Die ganze Geschichte irritiert. Vier Personen nur (der Affe inklusive) bestreiten das Geschehen. Und es scheinen zu wenige zu sein, da der Inhalt des dünnen Buches kompakt ist. Irritierend kompakt. Denn: Es geht um Liebe, Dasein, Leben, Literatur, um Kunst, um die Frage, was eigentlich Kunst ist. Männliche Definitionen kommen zum Vorschein und weibliche. Tierische auch. Denn Affe Jim malt. Ansehnlich wie es scheint und vielleicht lohnt der Verkauf der Affenbilder, um eine Aufzuchtstation auf Sumatra zu fördern.

Der Alltag kippt, als Anna sich bei Manufactum (bekannt für neu aufgelegte Altertümer), ein Gartenbett kauft. Sie will der Natur nahe sein, dem Orang-Utan auch, und vergisst dabei, dass ihr Mann auf Grund seiner chronischen Armschmerzen nie und nimmer mit ihr in der Natur nächtigen wird. Dennoch: Anna und Frank kommen sich näher, als Frank eine Spiegeltherapie gegen Phantomschmerzen beginnt, sich in die Vagina seiner Frau träumt und sie just in der Nacht im  Gartenbett besucht, als der Affe beschließt, über die Gartenmauer zu klettern. "Damit hören wir auf."
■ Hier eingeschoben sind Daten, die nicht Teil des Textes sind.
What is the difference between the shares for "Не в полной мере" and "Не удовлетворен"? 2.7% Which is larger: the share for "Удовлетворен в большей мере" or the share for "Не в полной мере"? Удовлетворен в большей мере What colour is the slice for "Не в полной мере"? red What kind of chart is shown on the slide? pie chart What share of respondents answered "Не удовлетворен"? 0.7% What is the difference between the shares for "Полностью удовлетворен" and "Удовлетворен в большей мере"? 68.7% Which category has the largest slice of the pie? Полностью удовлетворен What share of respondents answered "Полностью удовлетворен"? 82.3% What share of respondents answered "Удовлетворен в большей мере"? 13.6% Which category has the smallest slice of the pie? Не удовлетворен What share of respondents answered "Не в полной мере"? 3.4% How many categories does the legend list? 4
Das schnelle Ende ist so verdammt schade, weil das Buch so viel Inhalt hat. Tiefgründig gibt Thomas Lang die Geschichte wieder, voller Sensibilität, voller Ehrfurcht vor der Kreatur und voller Verständnis dafür, dass eine Frau einen Mann bevorzugt, der nicht seit Jahren von Schmerzen gequält wird. Doch Frank lebt, er denkt, liebt – und leidet. Und das so intensiv, dass sich der Leser schlussendlich selbst amputiert fühlt, weil die Geschichte ein viel zu schnelles Ende nimmt. Gerade in dem Augenblick, als sich das Paar Opitz wieder näher kommt.

"Jim" ist dennoch - oder gerade deshalb - ein lesenswerter Roman. Geschrieben von einem Autor, der das Detail liebt, nichts auslässt, sei es scheinbar auch noch so wenig von Interesse. Mutig ist es, Phantomschmerzen in den Mittelpunkt einer Geschichte zu stellen und jede Überschrift einem Finger zu widmen. Kaum steht die Neugier des Lesers allerdings im Zenit, ist die Geschichte auch schon Geschichte. Schade. Sicher gewollt. Immerhin bleibt es dem Leser so überlassen, sich den Ausgang nach eigener Vorstellung zu formen. Auch eine Möglichkeit.